-- Stated task --
Extract every line of the rows that contains the string "instances", treating uppercase and lowercase letters as different.

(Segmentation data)
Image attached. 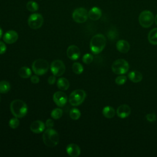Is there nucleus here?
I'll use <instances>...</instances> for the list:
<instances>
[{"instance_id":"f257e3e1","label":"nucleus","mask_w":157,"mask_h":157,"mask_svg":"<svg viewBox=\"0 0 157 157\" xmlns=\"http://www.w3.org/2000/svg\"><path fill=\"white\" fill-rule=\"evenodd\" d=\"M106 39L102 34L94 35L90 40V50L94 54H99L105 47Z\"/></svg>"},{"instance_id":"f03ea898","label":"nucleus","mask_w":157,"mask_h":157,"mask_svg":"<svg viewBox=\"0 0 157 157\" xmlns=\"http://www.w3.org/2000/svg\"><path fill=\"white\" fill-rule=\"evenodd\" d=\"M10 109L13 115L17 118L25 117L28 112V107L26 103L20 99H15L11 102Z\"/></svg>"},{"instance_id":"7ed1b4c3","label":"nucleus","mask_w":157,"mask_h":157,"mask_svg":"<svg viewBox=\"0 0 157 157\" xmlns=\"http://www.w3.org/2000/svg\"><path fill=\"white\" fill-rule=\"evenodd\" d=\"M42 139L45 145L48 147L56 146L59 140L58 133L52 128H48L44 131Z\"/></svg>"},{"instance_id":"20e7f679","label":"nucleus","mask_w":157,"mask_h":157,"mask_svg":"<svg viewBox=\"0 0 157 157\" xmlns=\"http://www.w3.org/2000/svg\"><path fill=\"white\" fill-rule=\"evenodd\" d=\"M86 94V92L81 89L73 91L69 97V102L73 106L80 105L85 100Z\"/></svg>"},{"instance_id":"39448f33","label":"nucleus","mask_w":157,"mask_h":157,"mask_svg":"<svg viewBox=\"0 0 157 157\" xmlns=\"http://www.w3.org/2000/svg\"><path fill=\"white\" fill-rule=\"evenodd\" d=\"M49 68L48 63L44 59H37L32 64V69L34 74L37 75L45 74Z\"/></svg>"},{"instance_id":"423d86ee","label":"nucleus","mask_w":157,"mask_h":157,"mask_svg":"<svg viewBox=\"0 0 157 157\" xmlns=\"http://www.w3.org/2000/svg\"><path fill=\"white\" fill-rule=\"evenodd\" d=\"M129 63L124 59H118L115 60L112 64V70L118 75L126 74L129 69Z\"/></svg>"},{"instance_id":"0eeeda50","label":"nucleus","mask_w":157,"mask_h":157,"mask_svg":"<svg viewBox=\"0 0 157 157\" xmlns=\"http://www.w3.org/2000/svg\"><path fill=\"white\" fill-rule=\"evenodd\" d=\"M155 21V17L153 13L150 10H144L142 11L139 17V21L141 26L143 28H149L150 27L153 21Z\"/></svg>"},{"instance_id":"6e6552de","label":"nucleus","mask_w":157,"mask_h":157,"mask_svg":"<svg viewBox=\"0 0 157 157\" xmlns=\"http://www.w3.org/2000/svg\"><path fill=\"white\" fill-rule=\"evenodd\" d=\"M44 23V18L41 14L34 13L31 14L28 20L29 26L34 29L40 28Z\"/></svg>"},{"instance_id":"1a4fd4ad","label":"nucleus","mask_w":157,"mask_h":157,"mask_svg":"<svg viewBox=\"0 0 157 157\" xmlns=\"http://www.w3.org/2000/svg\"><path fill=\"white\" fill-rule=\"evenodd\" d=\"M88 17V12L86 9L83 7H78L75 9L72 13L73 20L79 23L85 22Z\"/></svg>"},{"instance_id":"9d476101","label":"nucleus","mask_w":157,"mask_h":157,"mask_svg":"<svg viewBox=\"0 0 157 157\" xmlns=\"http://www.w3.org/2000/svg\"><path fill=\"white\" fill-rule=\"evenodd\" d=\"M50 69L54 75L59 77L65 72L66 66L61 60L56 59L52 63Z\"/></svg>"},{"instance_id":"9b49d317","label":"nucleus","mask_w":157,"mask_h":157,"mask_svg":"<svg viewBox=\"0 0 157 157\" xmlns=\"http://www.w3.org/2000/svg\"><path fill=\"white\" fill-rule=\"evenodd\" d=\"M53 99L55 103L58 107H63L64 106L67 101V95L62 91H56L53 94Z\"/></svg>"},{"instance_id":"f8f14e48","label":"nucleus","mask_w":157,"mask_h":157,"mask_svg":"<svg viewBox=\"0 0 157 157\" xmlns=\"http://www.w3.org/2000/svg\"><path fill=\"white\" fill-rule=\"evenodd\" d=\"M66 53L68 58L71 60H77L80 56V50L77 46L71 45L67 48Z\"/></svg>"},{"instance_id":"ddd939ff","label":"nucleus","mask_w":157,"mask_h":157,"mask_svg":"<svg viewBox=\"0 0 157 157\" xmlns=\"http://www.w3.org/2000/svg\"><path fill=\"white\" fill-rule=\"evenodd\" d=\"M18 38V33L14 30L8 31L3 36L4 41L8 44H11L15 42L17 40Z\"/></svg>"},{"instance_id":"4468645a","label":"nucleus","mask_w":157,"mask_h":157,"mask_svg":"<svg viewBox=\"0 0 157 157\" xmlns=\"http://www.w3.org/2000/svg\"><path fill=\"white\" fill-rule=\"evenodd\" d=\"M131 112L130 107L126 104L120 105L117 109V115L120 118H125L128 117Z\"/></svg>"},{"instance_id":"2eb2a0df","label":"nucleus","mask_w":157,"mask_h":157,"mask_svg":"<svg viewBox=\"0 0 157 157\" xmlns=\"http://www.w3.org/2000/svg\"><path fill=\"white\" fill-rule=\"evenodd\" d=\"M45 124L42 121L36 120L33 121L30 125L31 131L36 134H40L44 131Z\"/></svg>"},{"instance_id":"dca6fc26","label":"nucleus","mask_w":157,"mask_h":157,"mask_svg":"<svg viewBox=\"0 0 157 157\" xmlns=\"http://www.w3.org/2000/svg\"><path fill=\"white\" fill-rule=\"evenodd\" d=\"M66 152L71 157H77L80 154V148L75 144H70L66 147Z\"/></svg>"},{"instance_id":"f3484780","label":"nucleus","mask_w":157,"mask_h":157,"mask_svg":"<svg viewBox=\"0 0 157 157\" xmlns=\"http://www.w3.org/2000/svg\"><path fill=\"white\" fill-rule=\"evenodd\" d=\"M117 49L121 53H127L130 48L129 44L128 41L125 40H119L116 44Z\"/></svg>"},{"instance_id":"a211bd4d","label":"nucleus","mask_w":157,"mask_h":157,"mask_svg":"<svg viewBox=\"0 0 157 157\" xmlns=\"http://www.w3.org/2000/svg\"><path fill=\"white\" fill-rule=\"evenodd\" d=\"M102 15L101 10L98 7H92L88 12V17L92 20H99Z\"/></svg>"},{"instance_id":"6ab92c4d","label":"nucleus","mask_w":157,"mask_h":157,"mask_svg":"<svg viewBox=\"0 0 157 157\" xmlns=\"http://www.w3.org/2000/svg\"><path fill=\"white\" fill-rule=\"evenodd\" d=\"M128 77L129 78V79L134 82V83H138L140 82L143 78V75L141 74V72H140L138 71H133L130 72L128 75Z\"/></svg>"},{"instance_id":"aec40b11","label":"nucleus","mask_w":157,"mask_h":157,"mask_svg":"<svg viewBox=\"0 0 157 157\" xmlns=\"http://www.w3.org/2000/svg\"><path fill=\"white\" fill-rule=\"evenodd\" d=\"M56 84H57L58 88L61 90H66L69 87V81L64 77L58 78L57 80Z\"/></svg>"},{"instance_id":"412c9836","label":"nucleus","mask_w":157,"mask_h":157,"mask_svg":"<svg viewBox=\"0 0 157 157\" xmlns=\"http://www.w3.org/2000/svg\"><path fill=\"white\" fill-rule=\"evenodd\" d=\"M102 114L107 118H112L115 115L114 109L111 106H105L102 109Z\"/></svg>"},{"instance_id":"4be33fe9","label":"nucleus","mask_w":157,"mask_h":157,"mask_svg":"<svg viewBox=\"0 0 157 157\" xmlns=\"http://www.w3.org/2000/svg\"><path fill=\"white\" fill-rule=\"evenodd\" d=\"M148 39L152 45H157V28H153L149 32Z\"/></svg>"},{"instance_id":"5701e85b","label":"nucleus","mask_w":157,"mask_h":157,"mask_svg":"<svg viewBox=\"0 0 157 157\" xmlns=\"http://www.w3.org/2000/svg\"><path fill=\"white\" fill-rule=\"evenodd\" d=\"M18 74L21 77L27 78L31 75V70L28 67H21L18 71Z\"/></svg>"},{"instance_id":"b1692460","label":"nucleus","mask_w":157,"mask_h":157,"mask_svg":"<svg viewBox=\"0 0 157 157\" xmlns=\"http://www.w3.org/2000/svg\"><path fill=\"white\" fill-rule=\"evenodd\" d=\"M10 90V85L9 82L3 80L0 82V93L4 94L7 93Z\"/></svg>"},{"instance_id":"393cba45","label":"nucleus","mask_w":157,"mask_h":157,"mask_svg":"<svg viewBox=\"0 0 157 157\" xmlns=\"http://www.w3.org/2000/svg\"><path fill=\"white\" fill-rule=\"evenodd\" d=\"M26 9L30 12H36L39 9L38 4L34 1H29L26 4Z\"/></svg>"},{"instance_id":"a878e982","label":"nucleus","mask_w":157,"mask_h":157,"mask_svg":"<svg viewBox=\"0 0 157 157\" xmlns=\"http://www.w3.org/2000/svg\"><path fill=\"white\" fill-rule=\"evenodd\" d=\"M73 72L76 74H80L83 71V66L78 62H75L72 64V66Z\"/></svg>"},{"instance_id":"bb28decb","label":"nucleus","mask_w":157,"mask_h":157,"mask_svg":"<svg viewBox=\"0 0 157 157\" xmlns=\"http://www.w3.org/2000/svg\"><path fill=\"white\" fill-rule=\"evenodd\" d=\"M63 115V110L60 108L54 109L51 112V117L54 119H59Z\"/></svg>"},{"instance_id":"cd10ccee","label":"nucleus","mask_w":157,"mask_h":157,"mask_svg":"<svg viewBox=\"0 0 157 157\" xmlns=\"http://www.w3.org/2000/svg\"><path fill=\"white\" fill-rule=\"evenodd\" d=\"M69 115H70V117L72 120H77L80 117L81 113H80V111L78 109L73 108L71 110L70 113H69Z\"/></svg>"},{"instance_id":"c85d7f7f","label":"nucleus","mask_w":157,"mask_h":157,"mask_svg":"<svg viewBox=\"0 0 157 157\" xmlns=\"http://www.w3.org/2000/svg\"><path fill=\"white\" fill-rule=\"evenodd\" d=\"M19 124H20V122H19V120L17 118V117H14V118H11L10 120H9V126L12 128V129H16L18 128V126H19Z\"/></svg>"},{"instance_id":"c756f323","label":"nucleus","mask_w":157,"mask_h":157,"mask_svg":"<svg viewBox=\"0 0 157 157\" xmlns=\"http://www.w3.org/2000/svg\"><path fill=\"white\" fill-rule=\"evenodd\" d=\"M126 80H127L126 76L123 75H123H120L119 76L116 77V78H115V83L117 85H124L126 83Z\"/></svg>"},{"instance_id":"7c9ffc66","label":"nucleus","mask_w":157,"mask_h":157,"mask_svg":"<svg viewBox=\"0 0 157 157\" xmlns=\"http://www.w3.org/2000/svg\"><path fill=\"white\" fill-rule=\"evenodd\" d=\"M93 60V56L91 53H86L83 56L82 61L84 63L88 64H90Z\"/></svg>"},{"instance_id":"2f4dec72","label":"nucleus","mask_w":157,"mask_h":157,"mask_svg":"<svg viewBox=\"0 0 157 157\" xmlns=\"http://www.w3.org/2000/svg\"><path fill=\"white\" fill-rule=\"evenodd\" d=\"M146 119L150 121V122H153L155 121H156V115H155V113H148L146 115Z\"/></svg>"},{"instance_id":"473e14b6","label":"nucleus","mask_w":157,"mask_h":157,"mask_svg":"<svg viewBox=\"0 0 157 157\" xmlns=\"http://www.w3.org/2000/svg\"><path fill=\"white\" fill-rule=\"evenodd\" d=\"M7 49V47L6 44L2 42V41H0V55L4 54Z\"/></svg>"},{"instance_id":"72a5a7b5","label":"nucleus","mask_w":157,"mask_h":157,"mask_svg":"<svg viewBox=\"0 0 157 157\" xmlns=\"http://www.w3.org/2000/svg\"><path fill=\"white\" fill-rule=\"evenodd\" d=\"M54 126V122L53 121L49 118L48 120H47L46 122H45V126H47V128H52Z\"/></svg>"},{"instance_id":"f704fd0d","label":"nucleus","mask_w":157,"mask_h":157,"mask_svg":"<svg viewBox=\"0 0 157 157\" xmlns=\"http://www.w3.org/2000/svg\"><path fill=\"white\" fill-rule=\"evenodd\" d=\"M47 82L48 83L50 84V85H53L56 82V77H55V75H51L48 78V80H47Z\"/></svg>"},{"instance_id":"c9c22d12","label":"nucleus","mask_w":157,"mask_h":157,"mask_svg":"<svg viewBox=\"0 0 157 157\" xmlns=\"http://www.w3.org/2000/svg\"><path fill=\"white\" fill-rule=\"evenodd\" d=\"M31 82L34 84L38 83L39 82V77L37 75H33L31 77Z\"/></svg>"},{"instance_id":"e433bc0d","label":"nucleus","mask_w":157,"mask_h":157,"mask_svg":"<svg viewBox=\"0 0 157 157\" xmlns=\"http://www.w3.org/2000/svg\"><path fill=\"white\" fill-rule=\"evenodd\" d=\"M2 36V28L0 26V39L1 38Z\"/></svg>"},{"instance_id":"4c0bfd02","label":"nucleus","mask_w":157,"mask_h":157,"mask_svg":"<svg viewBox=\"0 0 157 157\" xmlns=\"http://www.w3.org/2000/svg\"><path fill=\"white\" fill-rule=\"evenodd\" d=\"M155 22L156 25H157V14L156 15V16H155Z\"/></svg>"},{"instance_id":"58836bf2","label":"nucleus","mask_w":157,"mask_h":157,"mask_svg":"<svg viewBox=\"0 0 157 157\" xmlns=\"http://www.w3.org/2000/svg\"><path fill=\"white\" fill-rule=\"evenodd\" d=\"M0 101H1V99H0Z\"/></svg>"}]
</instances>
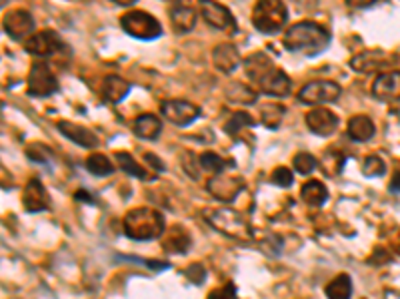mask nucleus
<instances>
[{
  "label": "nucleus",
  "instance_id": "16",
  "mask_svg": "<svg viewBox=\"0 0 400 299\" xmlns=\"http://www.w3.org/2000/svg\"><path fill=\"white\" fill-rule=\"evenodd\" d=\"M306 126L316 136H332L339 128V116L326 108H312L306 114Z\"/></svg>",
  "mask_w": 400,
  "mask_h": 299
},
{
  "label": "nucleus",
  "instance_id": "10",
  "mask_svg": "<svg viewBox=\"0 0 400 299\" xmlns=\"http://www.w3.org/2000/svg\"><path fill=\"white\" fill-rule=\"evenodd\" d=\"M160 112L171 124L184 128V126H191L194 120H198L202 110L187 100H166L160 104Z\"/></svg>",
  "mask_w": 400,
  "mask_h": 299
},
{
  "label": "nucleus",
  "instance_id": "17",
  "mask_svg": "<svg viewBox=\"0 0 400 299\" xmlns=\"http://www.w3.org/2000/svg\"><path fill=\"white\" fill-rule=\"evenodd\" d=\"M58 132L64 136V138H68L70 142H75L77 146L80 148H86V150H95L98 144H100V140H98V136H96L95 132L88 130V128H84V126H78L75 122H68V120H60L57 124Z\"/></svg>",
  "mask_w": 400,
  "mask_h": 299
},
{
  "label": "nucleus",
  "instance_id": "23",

-- Output below --
I'll use <instances>...</instances> for the list:
<instances>
</instances>
<instances>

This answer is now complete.